─── DOCUMENT EXTRACT ───

# Sears Router Crafter?



## Drugstore Cowboy (May 17, 2007)

At least I THINK that's what it was called.
I just seemed to remember seeing this gadget that was essentially a hand turned lathe -- but instead of using carving tools -- the cutting was done by a router mounted on rails.
Just curious -- 
Does anyone else remember this?
Or am I just imagining things on this rainy Sunday night?
Did anyone ever actually USE one?


----------



## challagan (Feb 7, 2006)

Yup they sold quite a few of these things for awhile. They even sold them on QVC during the Craftsman Hour several years back. You could make some neat looking carvings like lamp bodies, walking sticks etc. Never did see one working in person though. There is actually a tool called the legacy mill that is a real expensive tool that is similar to that. It has chain drives etc. on it but can do small like a pen or big stuff. 

Corey


----------



## Visteonguy (Aug 6, 2005)

Yes, Thats what it was called. I bought one from Sears back maybe about 1970 and I played with it right after I got it home. It was a neat little rig, I turned out some nice figured spindles that had spirals that you could NOT produce on a regular lathe. But I was only about 16 at the time and had a lot of interrest going at the time and after I made a few spindles on it,, I pushed it back in the corner and figured I would get back to it later,,, hahaha,, still got it but still have not gotten back to it yet. But if you come up with a project that needs some interresting spindles, that could be just the tool you might want to use. Sears stopped selling the Crafter after a few years and I thought I read some place not too long ago, they were thinking of trying to market it again,, I am not sure if they ever did or not, though. I have seen them turn up on EBAY once in a while and I ran across a web site once that delt with owners and their discusion groups.


----------



## challagan (Feb 7, 2006)

Visteone I believe they produced them again in the late 80's to mid/early 90's for awhile. Like I said I remember them selling them on QVC for awhile. That's where I first learned of it. 

Corey


----------



## Visteonguy (Aug 6, 2005)

Yes Corey,, I cannot remember where I seen that article,, I am sure it was in one of the wood working magazines or maybe even in popular mechanics a few years ago. I just looked on Ebay and I see there are 2 selling right now. A brand new one that was never used and with just under 4 days to go, its up to $84 I think. But they are quite the toy to make fancy spindles that will keep your friends guessing how you made them.


----------



## Drugstore Cowboy (May 17, 2007)

Thanks 
It's been a LONNNGGG weekend on a LOT of levels - and I was just sitting here with my brain kinda in free flight.
That was just one of many strange thoughts that floated by.
Glad it wasnt an illusion.
Sounds like it might have even been more useful than I gave it credit for.

The time frame is about right -- I got my first router - about 1977.


----------



## bobj3 (Jan 17, 2006)

I had one also they can do many .many router jobs that the standard router table can't do and the lathe can't do as well.(fluting,craving,etc.)

If you a search on the forum you should see many posted items popup on them.
If I recall a web site called Twisedwood or something like that ,shows all the items you can make with the Sears jig.

http://www.whois.ws/whois_index/t/domain_list.t.0874.php

Bj


----------



## harrysin (Jan 15, 2007)

─── DATASET ───

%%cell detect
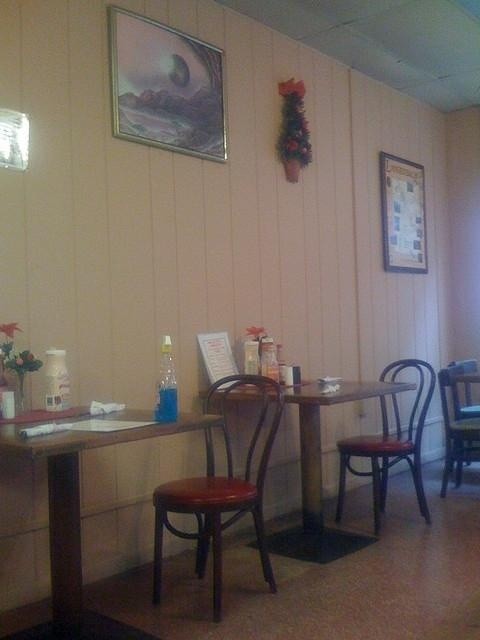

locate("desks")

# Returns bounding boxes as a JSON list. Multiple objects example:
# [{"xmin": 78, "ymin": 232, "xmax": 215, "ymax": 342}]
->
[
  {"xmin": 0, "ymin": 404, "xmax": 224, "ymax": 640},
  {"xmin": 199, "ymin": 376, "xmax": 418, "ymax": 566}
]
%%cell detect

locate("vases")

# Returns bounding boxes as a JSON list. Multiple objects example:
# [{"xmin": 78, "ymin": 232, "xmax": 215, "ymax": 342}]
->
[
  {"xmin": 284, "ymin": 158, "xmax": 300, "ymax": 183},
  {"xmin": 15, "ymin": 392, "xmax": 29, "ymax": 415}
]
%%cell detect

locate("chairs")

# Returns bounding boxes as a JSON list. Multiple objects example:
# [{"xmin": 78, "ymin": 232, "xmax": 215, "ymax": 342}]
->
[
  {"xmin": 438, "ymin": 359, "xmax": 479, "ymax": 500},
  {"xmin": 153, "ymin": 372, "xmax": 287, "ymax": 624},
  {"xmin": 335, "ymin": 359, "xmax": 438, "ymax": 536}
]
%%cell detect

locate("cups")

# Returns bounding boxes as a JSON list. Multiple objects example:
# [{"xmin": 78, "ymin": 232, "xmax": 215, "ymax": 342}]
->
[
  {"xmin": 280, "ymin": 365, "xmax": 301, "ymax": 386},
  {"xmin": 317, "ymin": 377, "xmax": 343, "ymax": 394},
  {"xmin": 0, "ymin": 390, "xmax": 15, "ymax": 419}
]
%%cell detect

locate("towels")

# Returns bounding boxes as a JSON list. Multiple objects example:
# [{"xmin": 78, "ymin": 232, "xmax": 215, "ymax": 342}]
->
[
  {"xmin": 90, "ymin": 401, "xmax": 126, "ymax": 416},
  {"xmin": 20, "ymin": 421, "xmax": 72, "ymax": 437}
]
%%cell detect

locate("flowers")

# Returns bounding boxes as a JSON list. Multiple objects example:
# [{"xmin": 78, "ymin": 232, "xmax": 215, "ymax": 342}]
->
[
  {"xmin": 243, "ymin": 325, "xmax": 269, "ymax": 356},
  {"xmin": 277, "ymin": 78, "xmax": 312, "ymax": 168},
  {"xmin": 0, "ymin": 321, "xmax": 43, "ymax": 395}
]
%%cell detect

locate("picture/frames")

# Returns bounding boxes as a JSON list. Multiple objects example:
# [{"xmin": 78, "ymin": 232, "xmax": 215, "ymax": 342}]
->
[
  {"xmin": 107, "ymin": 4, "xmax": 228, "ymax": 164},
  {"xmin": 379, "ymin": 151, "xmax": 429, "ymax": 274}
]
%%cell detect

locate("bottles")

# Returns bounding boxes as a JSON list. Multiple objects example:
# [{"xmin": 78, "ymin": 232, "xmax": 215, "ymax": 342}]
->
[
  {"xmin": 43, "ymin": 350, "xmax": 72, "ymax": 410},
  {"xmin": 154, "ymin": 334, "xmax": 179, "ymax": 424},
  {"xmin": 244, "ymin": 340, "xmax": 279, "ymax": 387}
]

───
─── DATASET ───

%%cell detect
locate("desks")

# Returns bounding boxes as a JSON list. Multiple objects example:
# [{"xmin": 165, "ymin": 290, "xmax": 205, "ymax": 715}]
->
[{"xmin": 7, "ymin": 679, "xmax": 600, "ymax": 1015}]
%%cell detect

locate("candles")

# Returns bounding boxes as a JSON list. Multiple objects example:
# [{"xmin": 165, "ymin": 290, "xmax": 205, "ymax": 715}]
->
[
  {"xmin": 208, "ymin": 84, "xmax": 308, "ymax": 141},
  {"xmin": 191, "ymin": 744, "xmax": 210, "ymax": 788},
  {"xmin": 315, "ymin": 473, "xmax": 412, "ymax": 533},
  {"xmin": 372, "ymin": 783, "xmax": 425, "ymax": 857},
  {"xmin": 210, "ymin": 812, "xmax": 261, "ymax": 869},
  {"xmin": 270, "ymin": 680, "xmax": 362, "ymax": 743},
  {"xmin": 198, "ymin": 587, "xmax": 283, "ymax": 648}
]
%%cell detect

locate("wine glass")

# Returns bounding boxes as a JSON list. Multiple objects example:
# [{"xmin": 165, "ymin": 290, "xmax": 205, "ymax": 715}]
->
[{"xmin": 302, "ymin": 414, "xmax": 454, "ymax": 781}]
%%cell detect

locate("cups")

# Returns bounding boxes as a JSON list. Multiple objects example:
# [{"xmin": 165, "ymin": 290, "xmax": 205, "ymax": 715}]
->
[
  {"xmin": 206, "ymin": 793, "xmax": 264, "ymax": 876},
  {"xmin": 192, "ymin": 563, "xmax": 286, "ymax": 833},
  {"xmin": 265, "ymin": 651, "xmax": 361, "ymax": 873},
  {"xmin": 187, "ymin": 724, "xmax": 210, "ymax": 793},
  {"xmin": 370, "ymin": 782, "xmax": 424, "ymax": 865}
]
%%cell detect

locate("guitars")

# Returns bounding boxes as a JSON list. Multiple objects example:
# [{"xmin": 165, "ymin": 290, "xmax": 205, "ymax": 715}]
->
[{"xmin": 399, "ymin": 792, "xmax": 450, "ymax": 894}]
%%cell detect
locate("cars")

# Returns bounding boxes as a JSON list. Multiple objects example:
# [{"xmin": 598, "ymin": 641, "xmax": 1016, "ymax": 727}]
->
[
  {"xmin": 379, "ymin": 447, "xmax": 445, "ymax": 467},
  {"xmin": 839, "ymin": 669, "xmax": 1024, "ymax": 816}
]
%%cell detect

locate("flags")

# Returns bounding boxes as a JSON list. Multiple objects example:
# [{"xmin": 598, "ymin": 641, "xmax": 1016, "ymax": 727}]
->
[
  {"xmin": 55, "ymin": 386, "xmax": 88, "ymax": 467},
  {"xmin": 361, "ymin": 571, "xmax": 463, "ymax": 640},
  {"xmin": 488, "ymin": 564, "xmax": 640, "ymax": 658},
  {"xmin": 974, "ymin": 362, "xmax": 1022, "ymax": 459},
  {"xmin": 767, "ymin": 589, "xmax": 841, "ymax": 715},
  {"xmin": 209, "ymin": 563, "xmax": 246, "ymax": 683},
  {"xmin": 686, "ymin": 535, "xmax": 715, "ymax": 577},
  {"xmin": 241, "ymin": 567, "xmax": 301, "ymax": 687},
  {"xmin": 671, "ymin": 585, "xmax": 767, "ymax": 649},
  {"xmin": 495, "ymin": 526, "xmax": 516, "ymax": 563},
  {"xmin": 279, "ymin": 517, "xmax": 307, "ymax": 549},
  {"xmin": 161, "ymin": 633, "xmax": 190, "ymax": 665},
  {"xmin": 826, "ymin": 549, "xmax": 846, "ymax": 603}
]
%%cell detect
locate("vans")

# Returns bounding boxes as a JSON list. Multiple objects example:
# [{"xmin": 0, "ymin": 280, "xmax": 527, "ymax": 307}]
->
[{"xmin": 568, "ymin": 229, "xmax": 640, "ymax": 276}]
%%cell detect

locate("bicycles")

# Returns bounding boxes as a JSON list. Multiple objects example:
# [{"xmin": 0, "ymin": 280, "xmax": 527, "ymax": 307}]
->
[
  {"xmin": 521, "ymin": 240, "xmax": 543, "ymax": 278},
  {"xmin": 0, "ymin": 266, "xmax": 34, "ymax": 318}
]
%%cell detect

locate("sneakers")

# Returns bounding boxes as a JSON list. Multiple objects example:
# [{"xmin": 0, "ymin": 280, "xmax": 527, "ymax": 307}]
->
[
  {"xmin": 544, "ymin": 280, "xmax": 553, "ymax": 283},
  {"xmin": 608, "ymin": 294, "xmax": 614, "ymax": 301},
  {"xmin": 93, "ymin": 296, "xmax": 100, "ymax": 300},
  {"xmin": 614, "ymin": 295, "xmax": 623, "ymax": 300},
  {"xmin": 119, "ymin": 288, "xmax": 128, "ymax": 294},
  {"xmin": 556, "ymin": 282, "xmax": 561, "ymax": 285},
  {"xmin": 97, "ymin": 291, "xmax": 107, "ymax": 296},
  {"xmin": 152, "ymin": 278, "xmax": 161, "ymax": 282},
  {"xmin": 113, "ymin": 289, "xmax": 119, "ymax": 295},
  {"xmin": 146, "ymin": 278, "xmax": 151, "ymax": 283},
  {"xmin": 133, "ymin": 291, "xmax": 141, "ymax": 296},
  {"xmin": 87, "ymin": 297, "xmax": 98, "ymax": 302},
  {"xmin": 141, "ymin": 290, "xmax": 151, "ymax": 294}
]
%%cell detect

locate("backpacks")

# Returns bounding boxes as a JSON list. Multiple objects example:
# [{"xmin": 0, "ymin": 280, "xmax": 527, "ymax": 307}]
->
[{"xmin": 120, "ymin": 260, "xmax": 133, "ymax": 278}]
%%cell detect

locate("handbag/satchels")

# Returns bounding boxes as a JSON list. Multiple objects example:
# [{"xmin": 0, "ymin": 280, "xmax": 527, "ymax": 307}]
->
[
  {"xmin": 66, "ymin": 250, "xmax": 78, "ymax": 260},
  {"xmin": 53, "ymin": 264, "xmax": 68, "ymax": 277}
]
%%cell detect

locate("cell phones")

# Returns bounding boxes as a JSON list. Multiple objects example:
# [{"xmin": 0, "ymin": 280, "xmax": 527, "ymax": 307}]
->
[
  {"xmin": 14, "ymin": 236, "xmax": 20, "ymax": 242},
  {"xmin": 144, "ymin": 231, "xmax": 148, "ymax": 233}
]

───

EXERCISE TASK: Could you carry the forum thread about the Sears Router Crafter further, picking up right after its last header?

THE REPLY:
Hi Drugstore Bandit, here in Australia they are known as router lathes.The timber is mounted as in a normal lathe and the router is mounted on a traverse plate to which a stranded steel cable is attached and goes around the headstock then the length of the bed, around a pulley and back to the head stock which has an indexing system. In use the router is physically moved along the bed and because it's connected to the headstock it rotates, the ratio of rotation to horizontal movement of the router can be altered because there is a stepped pulley on the headstock around which the cable goes. Using this system single or multiple spirals can be routed, there are 36 indexing points. For parallel flutes the headstock is locked and the cable unhooked from the traverse plate. I hope all this makes sense to you.


----------



## bobj3 (Jan 17, 2006)

Here's one that you can make if you have a lathe and you want to put on some flutes or make a rope turning 

http://woodworkersedge.com/FlutingJig.htm

Bj


----------



## Drugstore Cowboy (May 17, 2007)

harrysin said:


> . . . I hope all this makes sense to you.


Thanks Harry - and everyone -
Yes -- makes perfect sense.

Sounds like I was about to give a somewhat useful tool a bad rap. Like I said - all I was going on was a foggy 35 year old memory of a picture in a catalog.

I still have a feeling its actual VALUE depends a LOT on the creativity and skill of the user.
Then, again, that could be said of any tool.


----------



## del schisler (Feb 2, 2006)

I still have mine I made lot's of table legs Havent used it in yrs Still have the router bits for different pattern's and the paper that show's how to use it and the legs ect del


----------



## Woodnut65 (Oct 11, 2004)

Hi: The Sears router Crafter was made by a company called Vermont American.
After Sears stopped selling them, I had a special job to do for a client, so I bought one router crafter from Vermont American. Still have it I think it was only used on that one job. I also have a lathe but the crafter will do some things that are difficult to do on it. That's my 2 cents worth. Woodnut65


----------



## Tom Edwards (Sep 12, 2004)

*Sears Router Crafter*

I have one of these devices. I have yet to use it but did see quite a few turnings that was done on one. I obtained it because I thought that one day I would like to make some twisted (rope like) candlestick holders. I also saw several items that had left and right hand turnings which looked very professional.
I could send a pix if it would be a) permissable, b) desireable.

matelot


----------



## downhill (Nov 21, 2008)

I've owned one since around 1976. I played around with it for a while and made a few items for a bed but it's been just taking up space ever since as I've not had the time or money for doing a lot of woodworking. 

That's been changing for several years now as the kids are all out of the house and I've been doing a few projects here and there. 

This router crafter is going to figure into a new bed frame for the guest room. 

If you find one on Ebay or own one, from what I remember about mine, be very careful of the spindles for the wire harness. You can't get parts for this anymore but I suppose one could make them out of wood.


----------



## Amy (Nov 7, 2008)

Fast question on these, I'm reading the box on ours and it keeps saying that you can hollow out the center of what you are working on with the lathe.

I'm completely confused on this- the only way I can see that you can hollow this out is NOT with the lathe, but rather a drill, or pre-routing two coves on different sides of the wood and gluing it together.... is there another way or something that I'm missing?

2nd- has anyone actually done it??


Amy


----------



## bobj3 (Jan 17, 2006)

HI Amy

I have one also 
I didn't see that on the box,,,
I don't see how it can be done,,it's not a true lathe...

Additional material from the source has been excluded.